フレデリックにとってこの時間は、さして大事にしたいものでは無かったのだ。
はっきり言ってしまえば、快楽を得るためだけの時間。相手が自分ではなくても、そこに男女の営みさえあれば問題ないと思えるような時間だったのだ。
あまりに滑稽で、涙すら浮かんでこない。
「……ふふっ、あはっ」
イルアは肩を揺らして笑った。
可笑しくて可笑しくて、たまらなかった。
一方的な恋に溺れていた自分があまりに滑稽で。薄っぺらい「愛している」と言った彼の言葉を無条件に信じた自分が、あまりに惨めで。
何より、これだけ自分の心をめった刺しにした相手が、これっぽちもそのことに気付いていないことが、不快を通り越して愉快な気持ちにすらなってくる。
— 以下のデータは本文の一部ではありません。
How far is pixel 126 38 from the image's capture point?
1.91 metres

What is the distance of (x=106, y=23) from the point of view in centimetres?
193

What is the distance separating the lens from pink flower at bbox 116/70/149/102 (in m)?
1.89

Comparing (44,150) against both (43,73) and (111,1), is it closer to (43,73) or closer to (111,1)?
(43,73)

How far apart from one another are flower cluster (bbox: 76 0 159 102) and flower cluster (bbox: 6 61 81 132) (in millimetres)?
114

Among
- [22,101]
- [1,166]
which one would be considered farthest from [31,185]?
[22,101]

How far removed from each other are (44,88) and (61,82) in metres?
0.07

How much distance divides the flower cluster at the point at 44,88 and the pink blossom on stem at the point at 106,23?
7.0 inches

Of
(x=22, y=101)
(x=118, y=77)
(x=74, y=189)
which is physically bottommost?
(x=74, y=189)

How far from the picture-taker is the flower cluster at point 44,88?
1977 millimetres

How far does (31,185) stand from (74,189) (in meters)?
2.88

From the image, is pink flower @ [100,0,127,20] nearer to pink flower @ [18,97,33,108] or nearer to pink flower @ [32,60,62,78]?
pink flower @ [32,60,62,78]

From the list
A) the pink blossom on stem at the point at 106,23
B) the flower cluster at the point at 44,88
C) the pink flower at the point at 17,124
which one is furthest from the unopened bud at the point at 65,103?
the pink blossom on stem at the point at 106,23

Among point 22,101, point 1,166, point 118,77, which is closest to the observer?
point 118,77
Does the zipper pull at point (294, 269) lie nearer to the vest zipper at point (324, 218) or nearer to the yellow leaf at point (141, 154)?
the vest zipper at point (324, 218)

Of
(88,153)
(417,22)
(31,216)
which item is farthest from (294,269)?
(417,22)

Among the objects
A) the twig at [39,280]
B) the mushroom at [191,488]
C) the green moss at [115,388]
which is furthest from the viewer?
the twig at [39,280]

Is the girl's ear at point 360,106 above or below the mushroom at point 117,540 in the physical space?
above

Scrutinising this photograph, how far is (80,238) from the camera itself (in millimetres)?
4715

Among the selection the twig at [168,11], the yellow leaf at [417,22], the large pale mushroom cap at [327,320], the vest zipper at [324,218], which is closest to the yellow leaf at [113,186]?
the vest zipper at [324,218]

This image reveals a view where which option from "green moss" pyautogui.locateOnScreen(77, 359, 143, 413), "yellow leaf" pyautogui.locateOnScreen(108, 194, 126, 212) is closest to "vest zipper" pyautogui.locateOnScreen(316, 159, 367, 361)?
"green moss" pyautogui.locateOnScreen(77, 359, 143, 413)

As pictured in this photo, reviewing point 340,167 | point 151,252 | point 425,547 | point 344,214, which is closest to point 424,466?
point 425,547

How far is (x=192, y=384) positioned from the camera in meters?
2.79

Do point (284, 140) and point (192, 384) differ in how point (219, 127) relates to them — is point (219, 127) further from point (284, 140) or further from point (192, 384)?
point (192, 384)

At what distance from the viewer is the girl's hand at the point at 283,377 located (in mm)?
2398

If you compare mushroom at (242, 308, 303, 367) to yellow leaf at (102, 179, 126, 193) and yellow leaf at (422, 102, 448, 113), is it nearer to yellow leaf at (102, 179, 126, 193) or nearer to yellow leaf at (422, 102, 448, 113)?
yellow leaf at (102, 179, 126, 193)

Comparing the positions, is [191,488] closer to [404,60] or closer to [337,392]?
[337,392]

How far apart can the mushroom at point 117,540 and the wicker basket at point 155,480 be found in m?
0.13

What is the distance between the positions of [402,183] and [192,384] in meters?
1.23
そして声を上げて笑い出したイルアの真意に気付くことも、気付こうとすら思わないフレデリックは、ただただ機嫌を直してくれたのだと思い込み安堵の息を吐いた。
「まぁ、そういうことだから。俺は、そろそろ戻るとしよう。イルア、次は4日後だから。─── じゃあ、また」
笑いを止めないイルアに、不穏な何かを感じたのだろうか。
フレデリックはそう言いながらそそくさと身支度を整える。そして逃げるように、イルアの家を後にした。
そんな恋人だった男の情けない後ろ姿を見ながら、イルアは決めた。
絶対に許さない。嘘を付き通すことすらできなかった不誠実な男には、それなりの報復をと。
ただこの期に及んで、もしかして振り返ってくれるのかもと期待して、結局、そうしなかった彼に、心が軋んでしまった自分を───本当に愚かで救いようがないとイルアは自嘲した。